Quando cultuamos a memória do morto, nossos ancestrais, criamos um elo entre a comunidade e os mortos através do balé (iboku); desta forma, os descendentes que possuem casa aberta e todos os axés, podem ter um balé (ibóku) em seus templos tão logo seja possível, para que os ancestrais possam abençoar, proteger e orientar aquela comunidade.

Todos os lados do batuque (Jeje, Ijesa, Kambina e Oyo) possuem rituais e fundamentos de egun, no entanto, Kambina é a que mais e destaca pela sua peculiar familiaridade com Xangô Kamuka e os rituais dos mortos da comunidade.

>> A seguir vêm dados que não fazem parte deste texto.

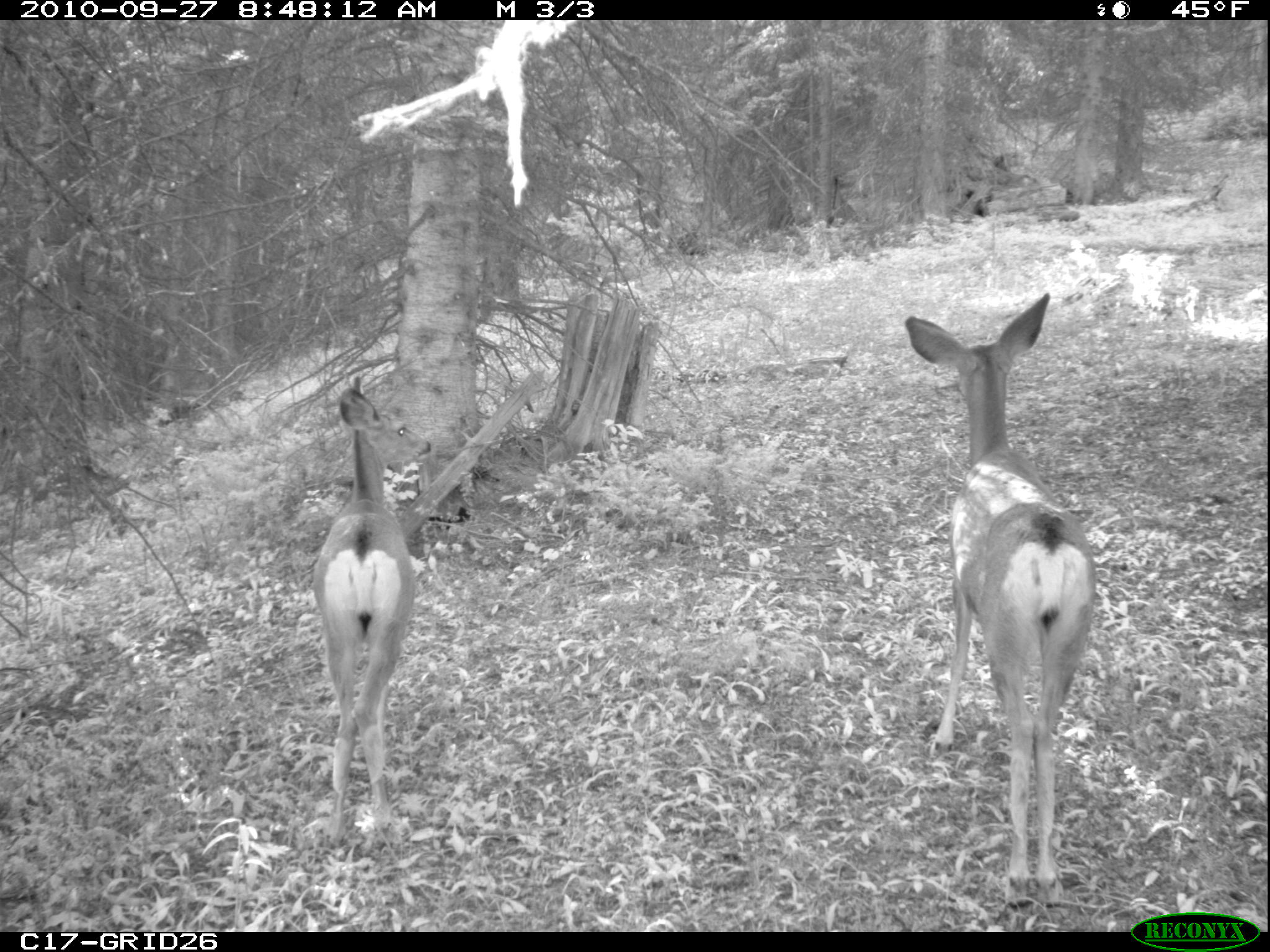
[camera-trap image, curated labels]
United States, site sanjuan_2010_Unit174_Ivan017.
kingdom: Animalia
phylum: Chordata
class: Mammalia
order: Artiodactyla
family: Cervidae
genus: Odocoileus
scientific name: Odocoileus hemionus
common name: mule deer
Odocoileus hemionus (mule deer).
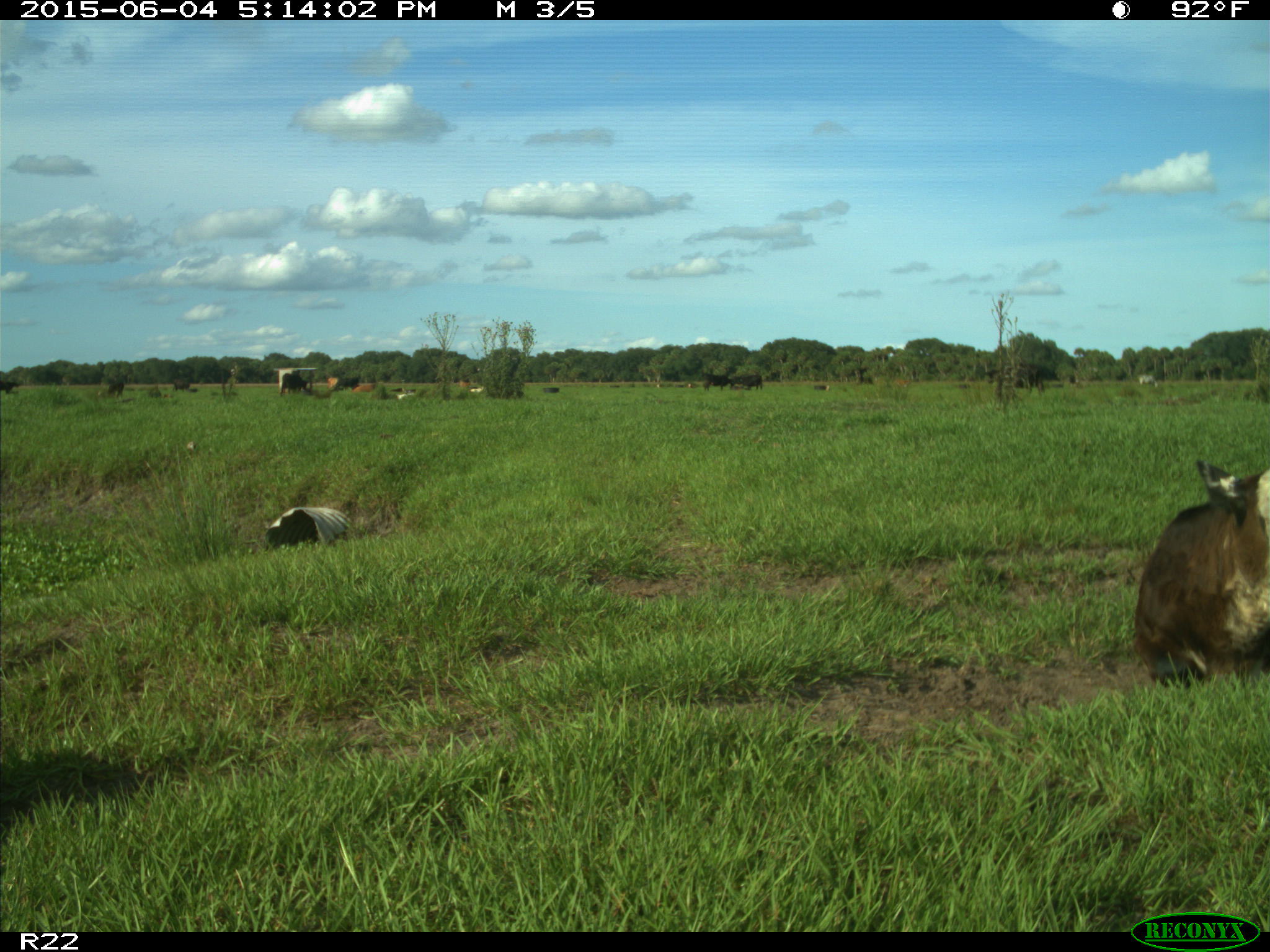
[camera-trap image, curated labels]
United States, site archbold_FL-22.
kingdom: Animalia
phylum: Chordata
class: Mammalia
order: Artiodactyla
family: Bovidae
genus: Bos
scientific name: Bos taurus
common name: domestic cow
Bos taurus (domestic cow).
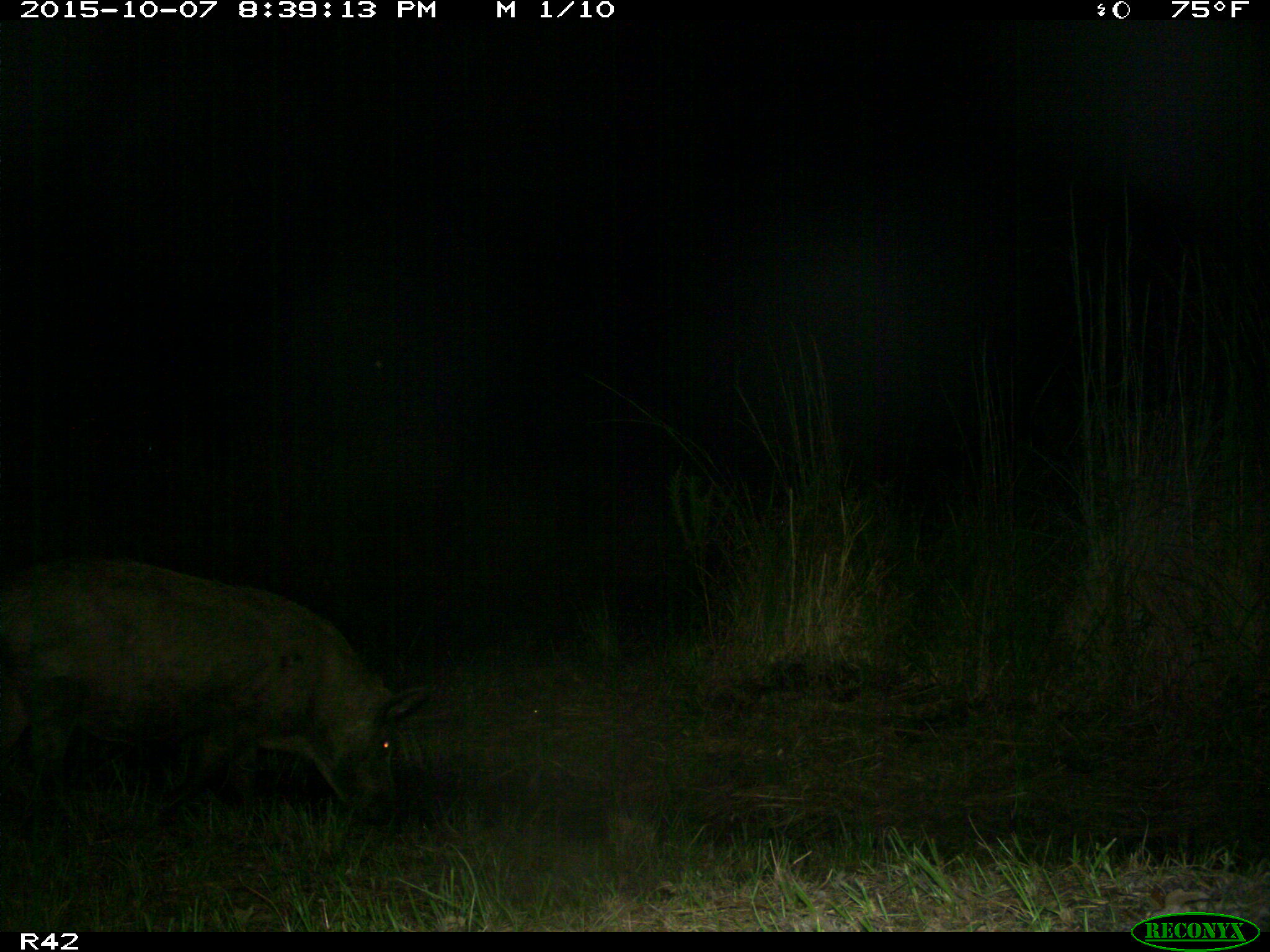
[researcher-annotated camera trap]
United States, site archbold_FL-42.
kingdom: Animalia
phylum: Chordata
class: Mammalia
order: Artiodactyla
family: Suidae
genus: Sus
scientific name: Sus scrofa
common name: wild boar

Assim, os rituais fúnebres do Batuque do RS são ministrados pelos babalorixas e iyalorixas, prontos de todos os axés, e inclusive, possuem fundamentos e segredos dos rituais fúnebres, para atuarem dentro do balé (ibóku) da casa de orixá. Não é necessário a presença de um ojé, pois este rito fúnebre do Batuque nada tem a ver com o que se pratica no lèsànyìn (léssanin) do culto de baba egun, pois nos terreiros de Orixá, como o culto é para memória dos mortos, não precisa do osso; bastam-se os paramentos ou utensílios que o representem. Por isso, repetimos, ojé é desnecessário. Um sacerdote que faleceu, não se torna Baba Egun simplesmente pelo fato do seu cargo de Baba, sendo um equivoco afirmar que o  Baba falecido no Batuque é um Baba Egun.

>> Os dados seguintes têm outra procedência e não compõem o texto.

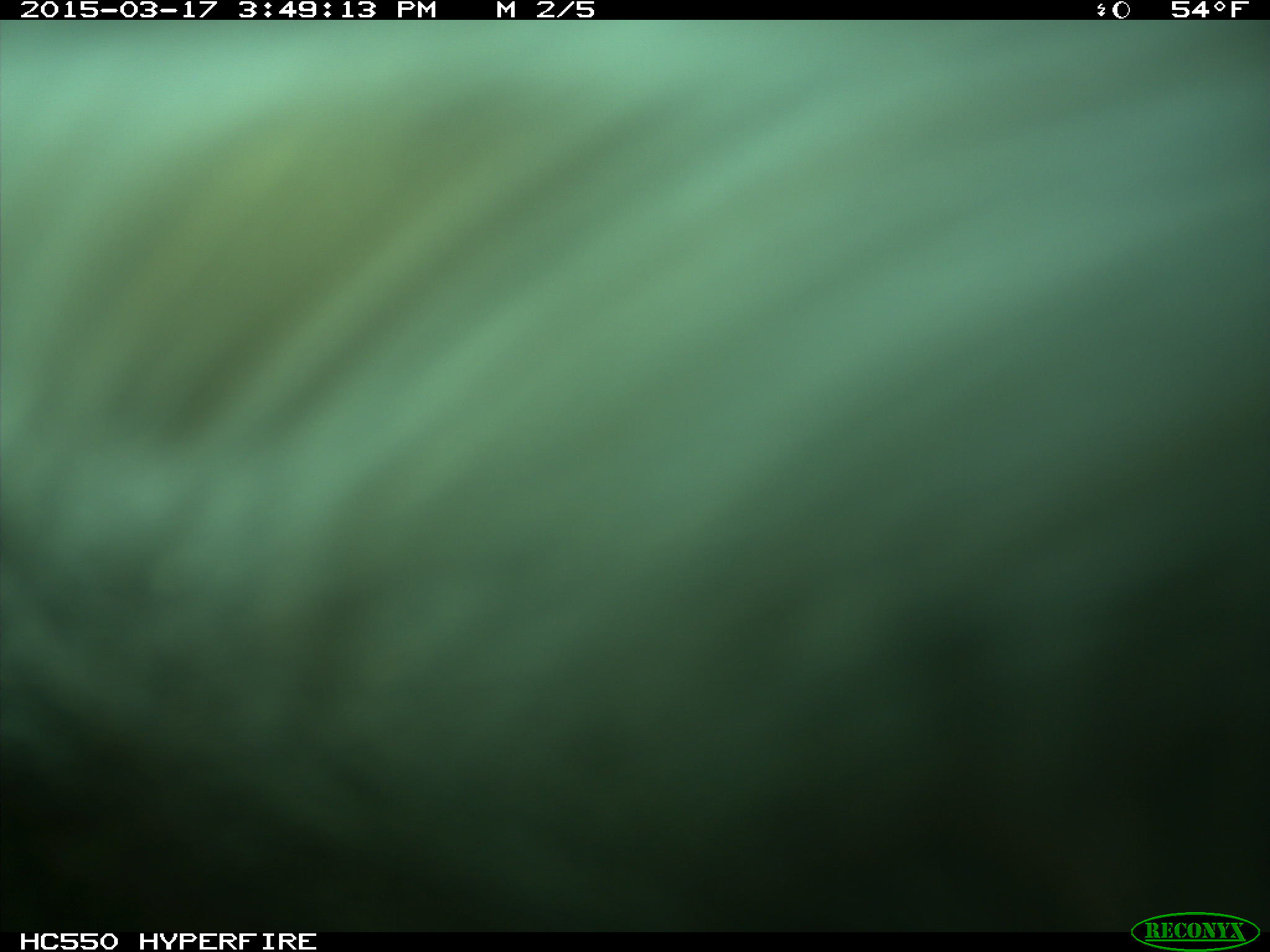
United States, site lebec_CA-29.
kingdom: Animalia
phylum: Chordata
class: Mammalia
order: Artiodactyla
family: Bovidae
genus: Bos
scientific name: Bos taurus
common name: domestic cow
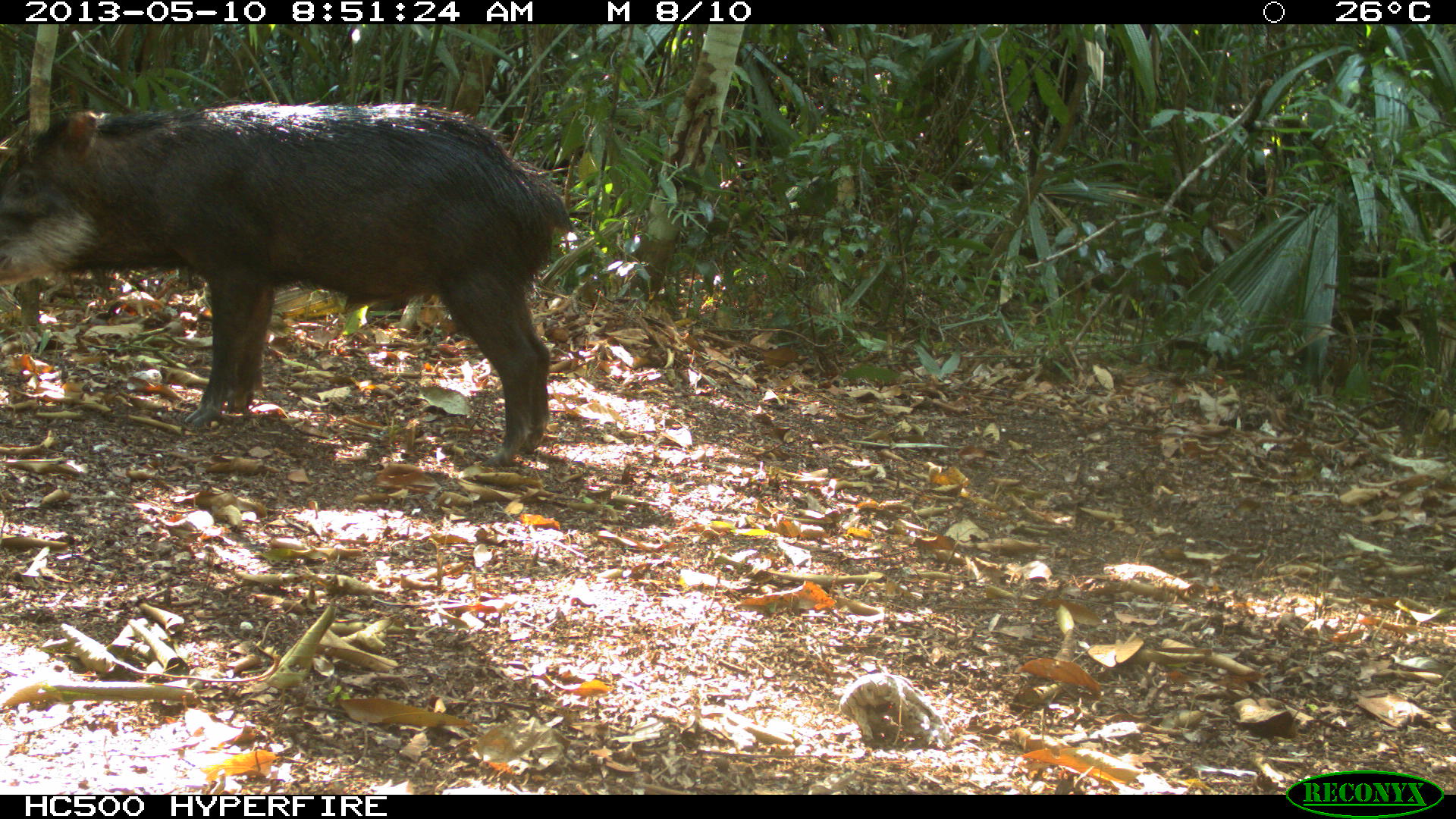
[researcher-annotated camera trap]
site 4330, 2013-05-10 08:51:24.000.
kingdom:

O nome do ritual fúnebre do batuque chama-se orissun ou, arissun ou, sirrum. Assim que o individuo falece, iniciam os rituais com corpo presente. Prepara-se a pessoa, o caixão, fazem rituais sobre ele, inclusive dançam em volta e depois levam este caixão embalando ao som de cantigas fúnebres. Após isso, os rituais levam sete dias, no ultimo despacha todo o carrego, e guarda o luto que poderá chegar a um ano.

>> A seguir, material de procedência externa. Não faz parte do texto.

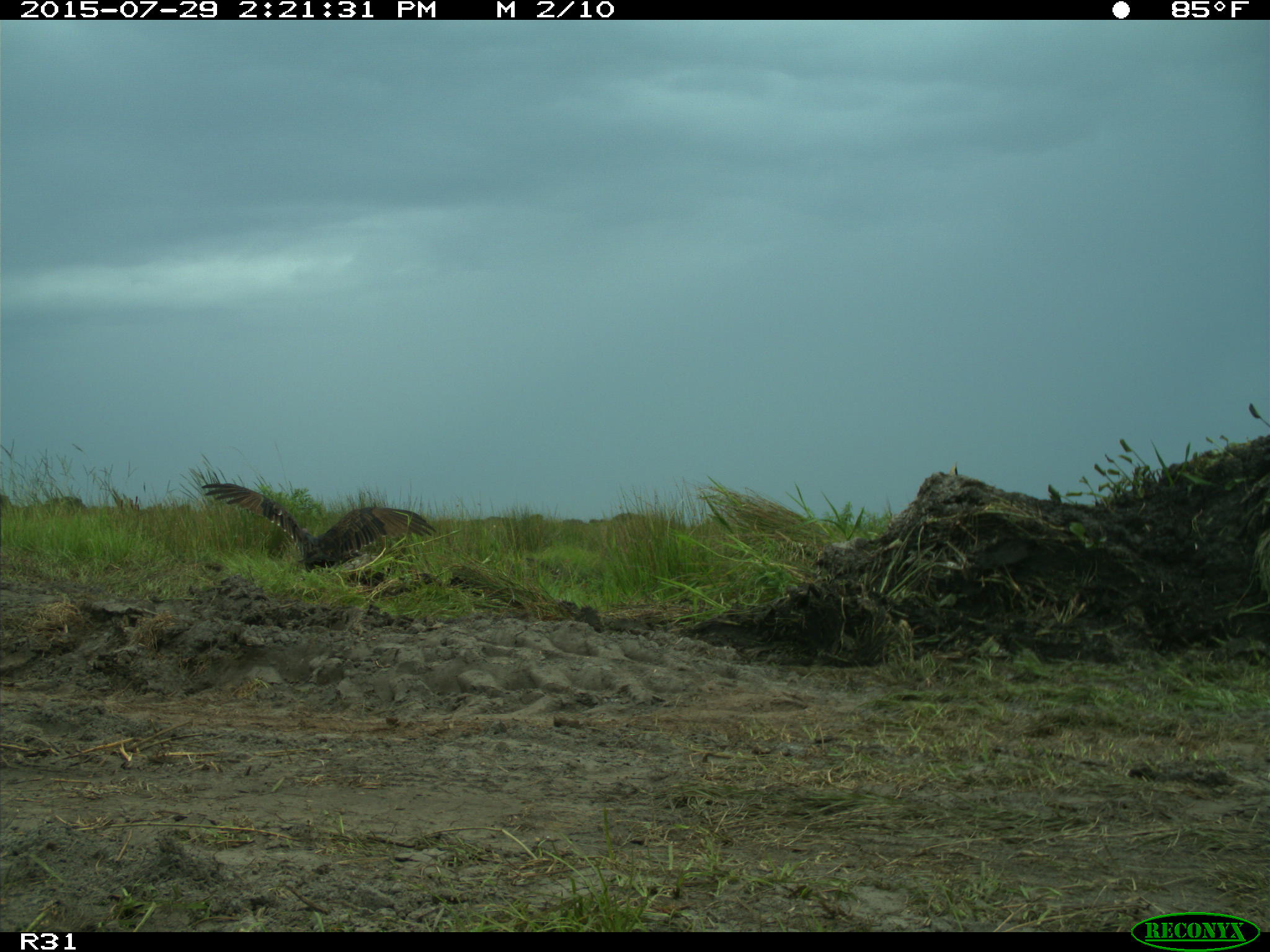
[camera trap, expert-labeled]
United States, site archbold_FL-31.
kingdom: Animalia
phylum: Chordata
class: Aves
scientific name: Aves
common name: birds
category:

Aos sacerdotes que possuem balé (ibóku), anualmente costumam fazer uma festa para os mortos, com muita comida e rituais. Antigamente os mais velhos chamavam de missa de Egun. 

CONSIDERAÇÕES FINAIS

Como informamos acima, o culto aos ancestrais iniciadores do Batuque do RS são de exclusividade dos sacerdotes de orixá, e o culto da memória do falecido não necessita do osso, e não faz nenhum sentido pegar ossos em cemitérios de cadáveres desconhecidos, para cultuar como ancestral.

Assim os sacerdotes do Batuque que sabem como praticar seus rituais aos mortos desta comunidade, não necessitam de um ojé, sacerdote de outra religião, que é o culto de baba egun, e nem cometerem o crime de buscarem ossos em cemitérios.

Para finalizar, tenham em mente que cultuar um ancestral religioso no balé (ibóku) de uma casa de orixá, não tem nenhuma relação com o culto de baba egun no terreiro de egúngún. Misturar os dois cultos é se perder pelo caminho. 

*Diferente do que a autora informa "ilé-ibo-akú (ibokú)", os mortos em Ioruba é Òkú, por motivos de não podermos modificar a referencia, foi mantido o texto.